Hoy, el caso Diego Fernández Lima ya no es una desaparición: es un asesinato descubierto 41 años tarde, un expediente que duele porque la pena por homicidio está prescripta, pero donde aún pueden investigarse responsabilidades por encubrimiento y supresión de pruebas. Es también un espejo incómodo para la democracia argentina: Diego desapareció ya sin dictadura, en una ciudad llena de gente, y fue archivado como un pibe que se fugó. Durante cuatro décadas, la verdad estuvo a pocos kilómetros, bajo una medianera cuidada y un arbolito que nadie dejaba tocar.


Para la familia, sin embargo, hay algo que ninguna prescripción puede borrar: el derecho a saber exactamente qué le hicieron a Diego, quién participó, quién calló y quién lo encubrió.

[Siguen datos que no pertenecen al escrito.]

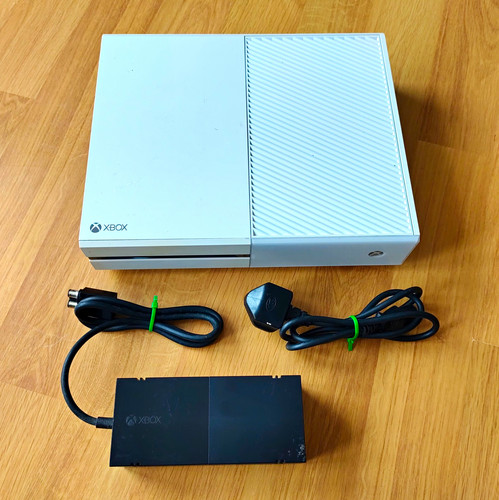 Microsoft xbox one white - xbox,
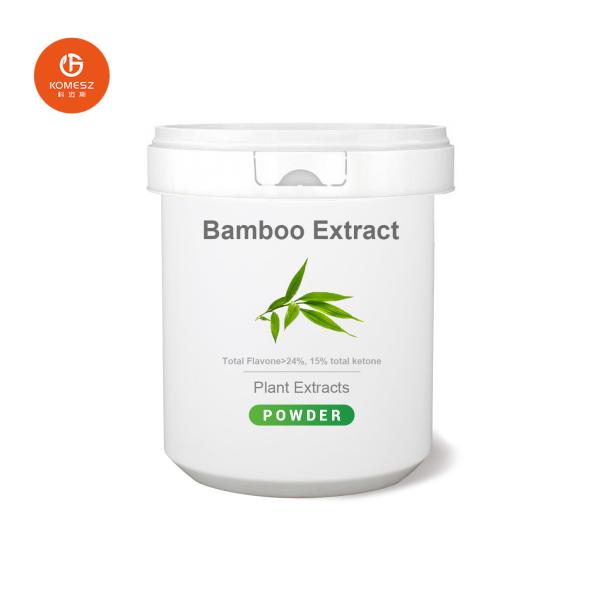Buy Bamboo Extract Powder Natural Ingredients Silica Bamboo Leaf Extract 10: 1 at wholesale prices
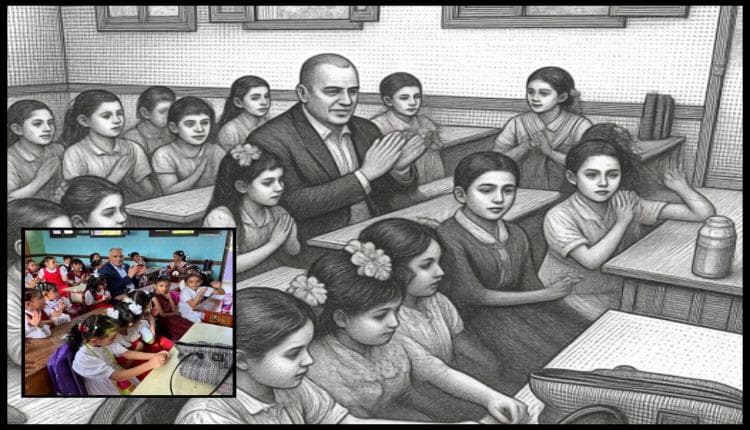 عبادي يلفت ببسمة إنسانية في عدن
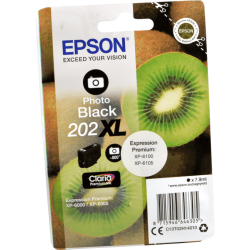 Epson Tinte C13T02H140 photo black 202XL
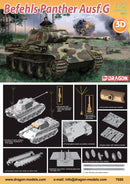 Dragon Models 7698 1/72 Befehls Panther Ausf.G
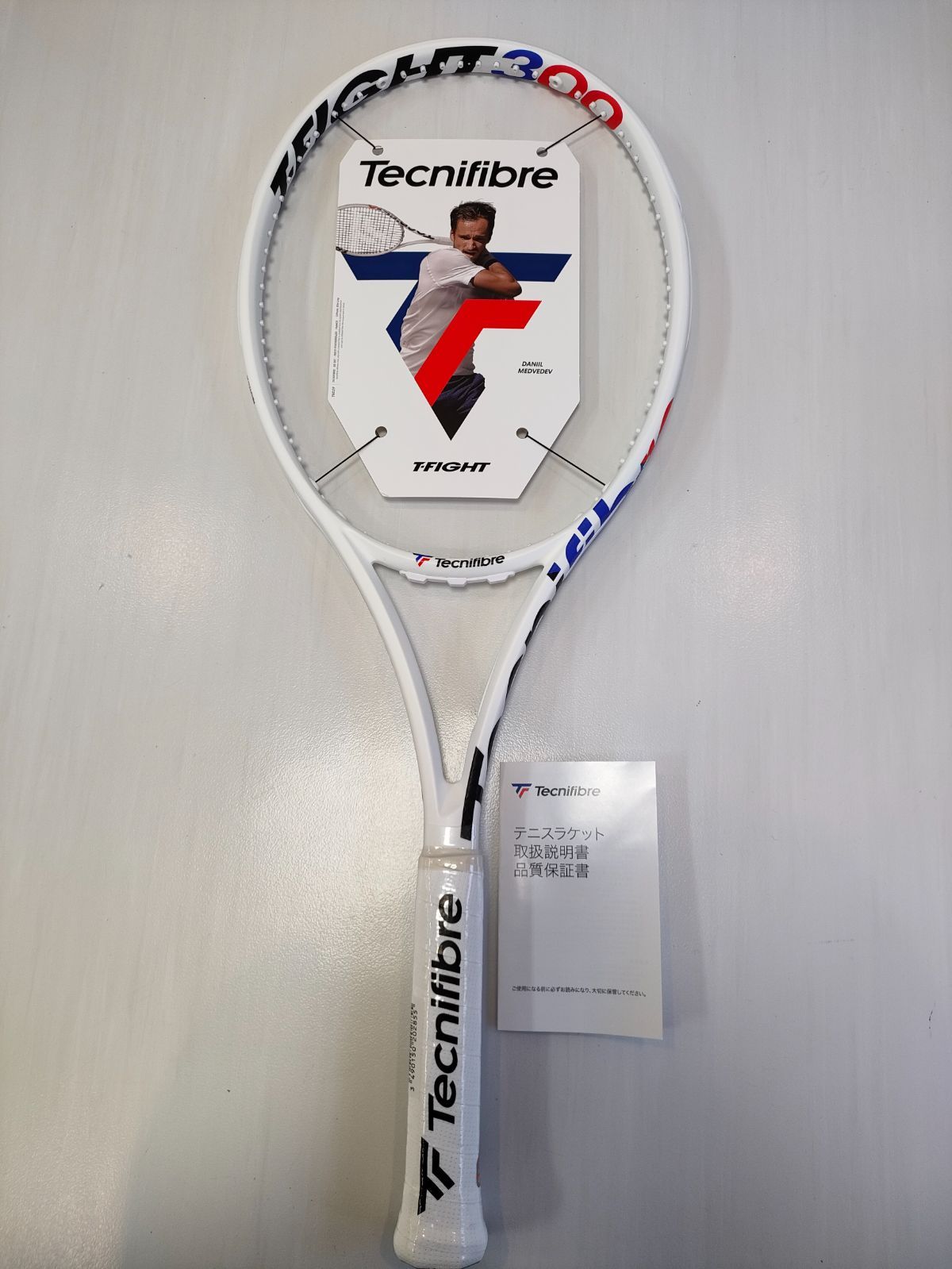 正規店格安】 LACOSTE - スペック計測品 Tecnifibre T-FIGHT 305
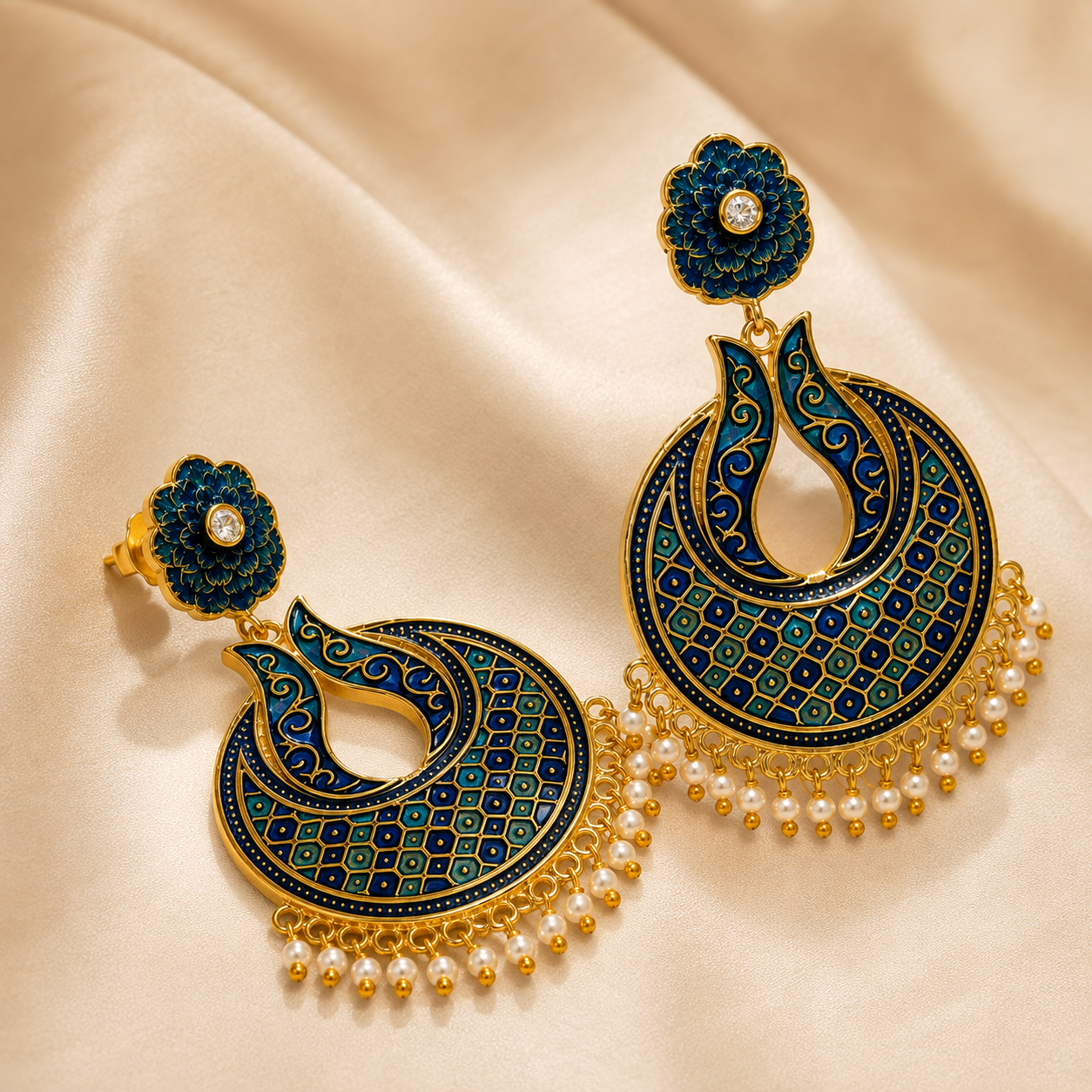 The Sapphire Teardrop
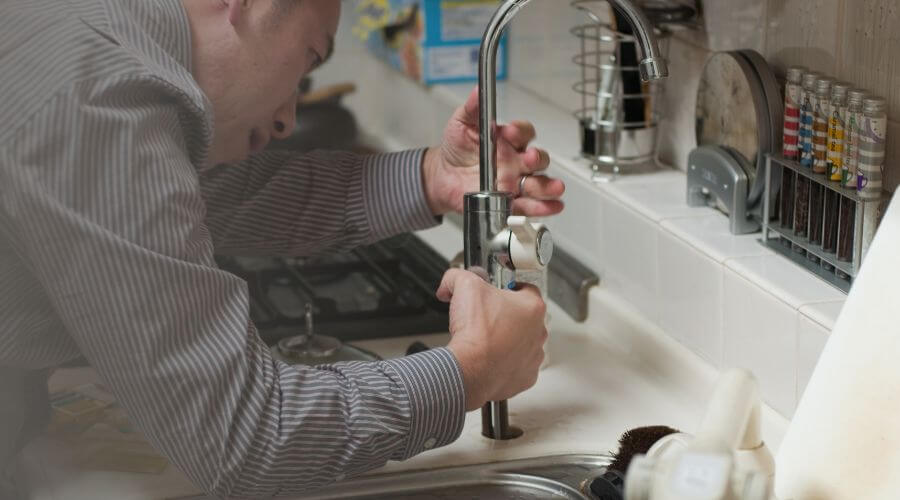 Professional sink repair in Harwood, ND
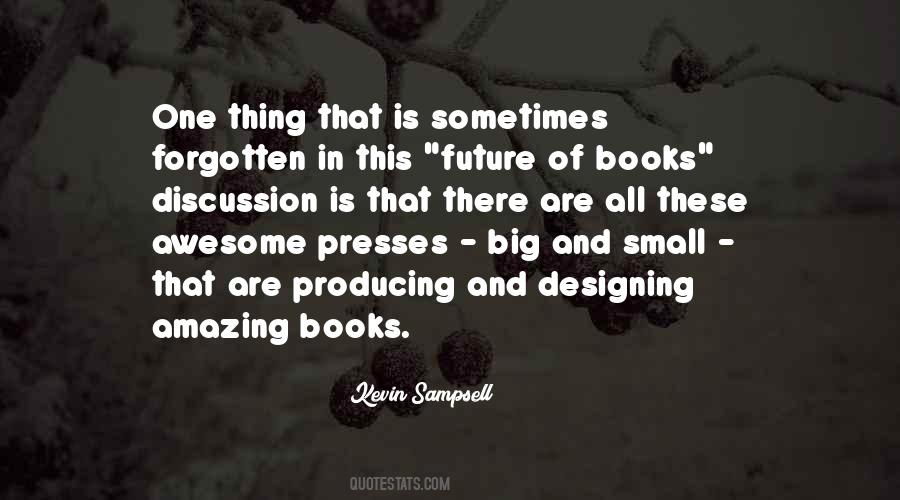 Quotes About Future Books #996040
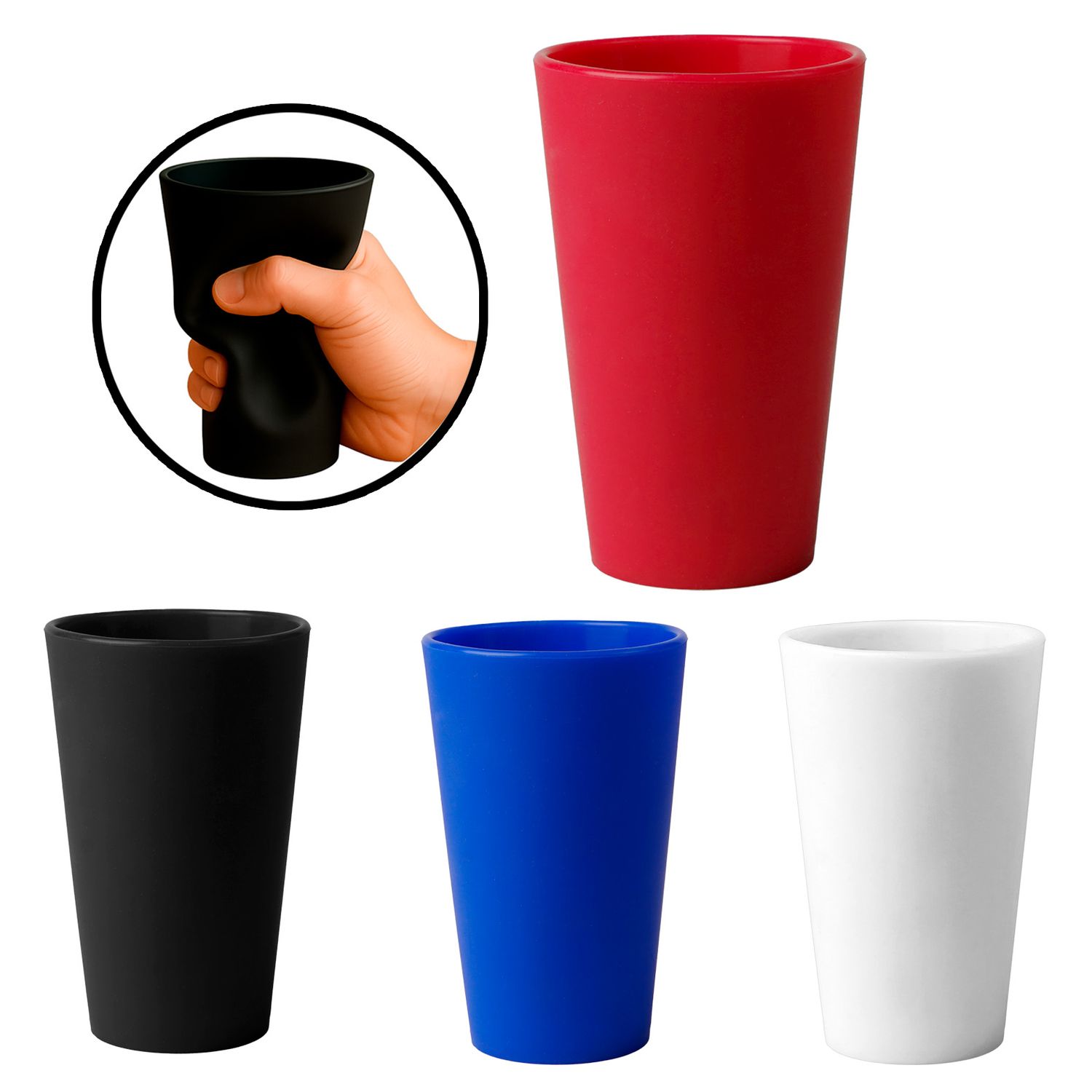 Vaso de silicón CITRUS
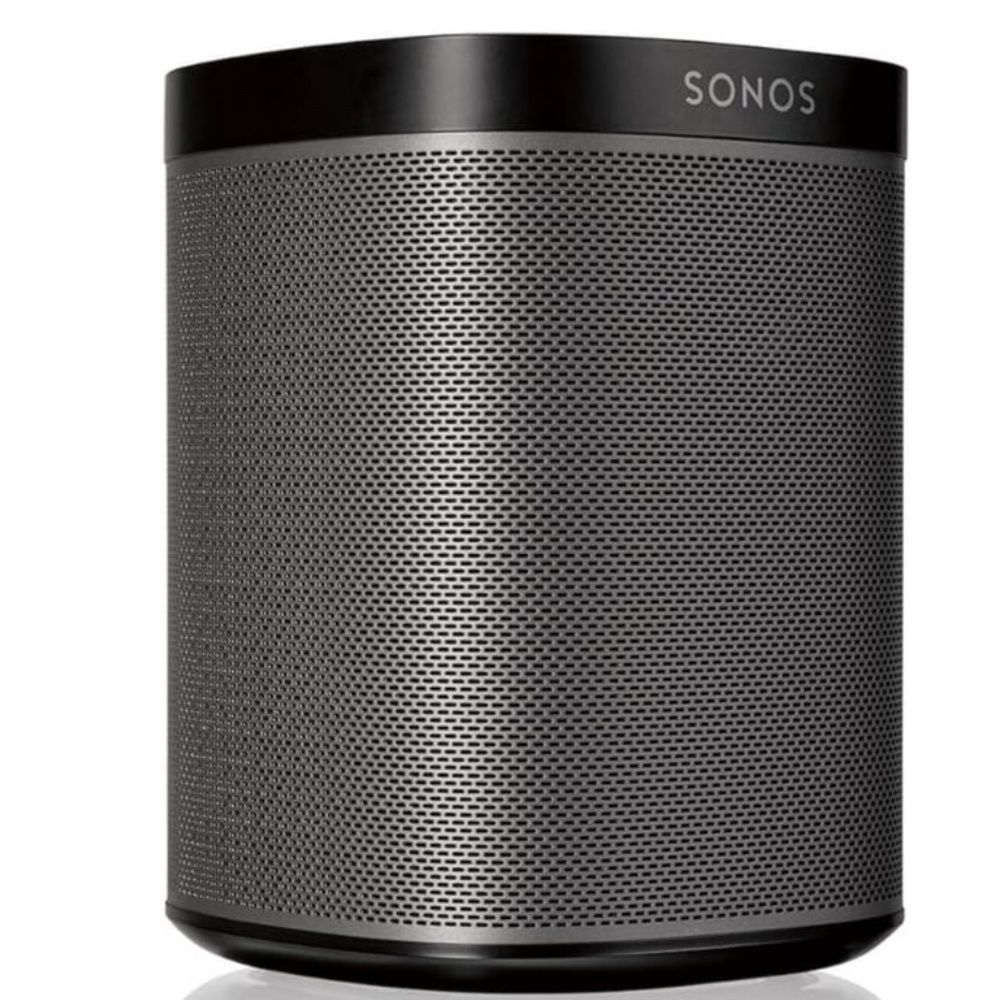 Sonos Play 1 Wireless Speaker Wall Mount Surround Sound Use with Alexa or TV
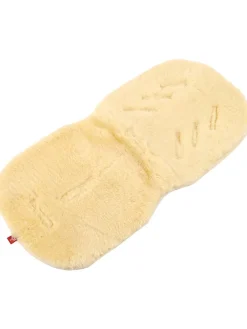 Lammfellauflage in Natur - (L)77 x (B)35 cm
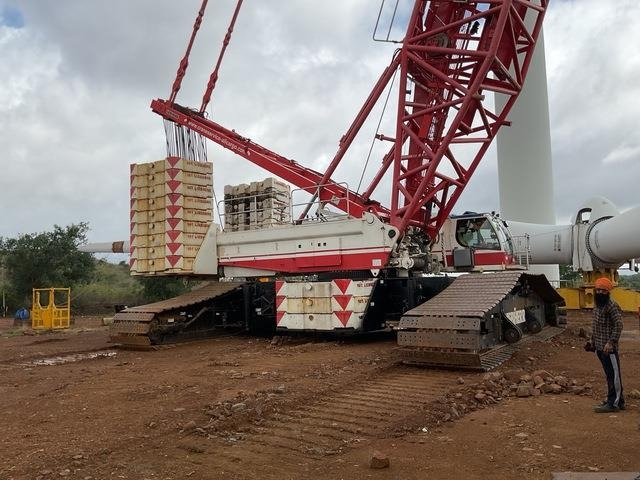 Liebherr LR1600/2 - Gosenični žerjav: slika 4 Liebherr LR1600/2 - Gosenični žerjav: slika 4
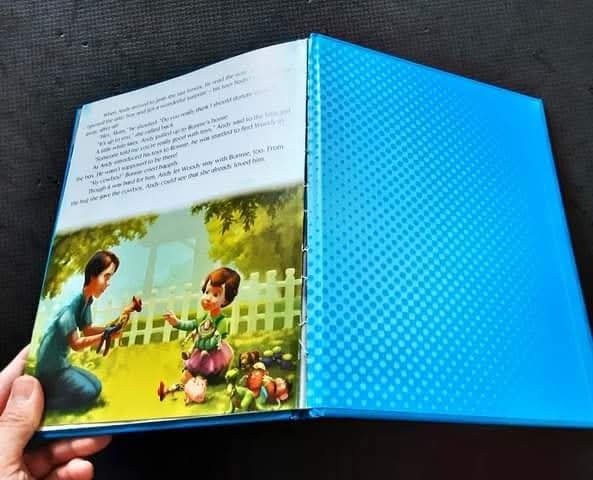 หนังสือนิทานปกแข็ง** 🍅🍓DISNEY PIXAR: TOY STORY 3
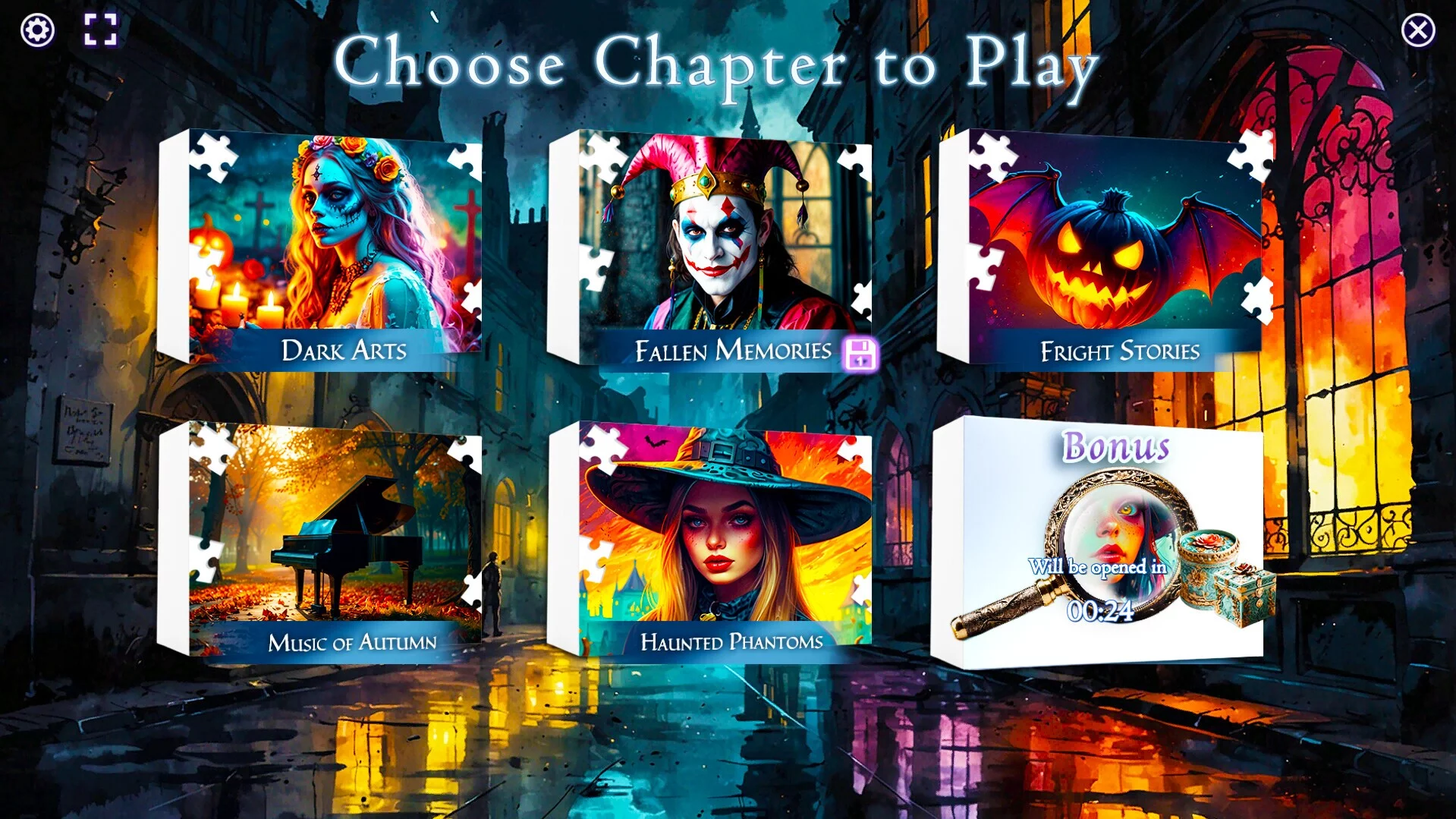 Изображение игры: Beyond Stories: Jester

En palabras de su hermano, necesitan justicia “por mi hermano, por mi papá que se murió buscándolo, por mi mamá, por todos nosotros”. Tal vez nunca haya condena penal, pero sí puede haber condena social, verdad histórica y una memoria que no vuelva a etiquetar como “fuga del hogar” lo que en realidad fue un crimen brutal escondido a plena ciudad. Porque cada vez que alguien pregunta qué pasó con Diego Fernández Lima, el adolescente que salió de casa con una mandarina y apareció enterrado en Coghlan, le está ganando un centímetro de terreno al silencio que intentó enterrarlo junto con él.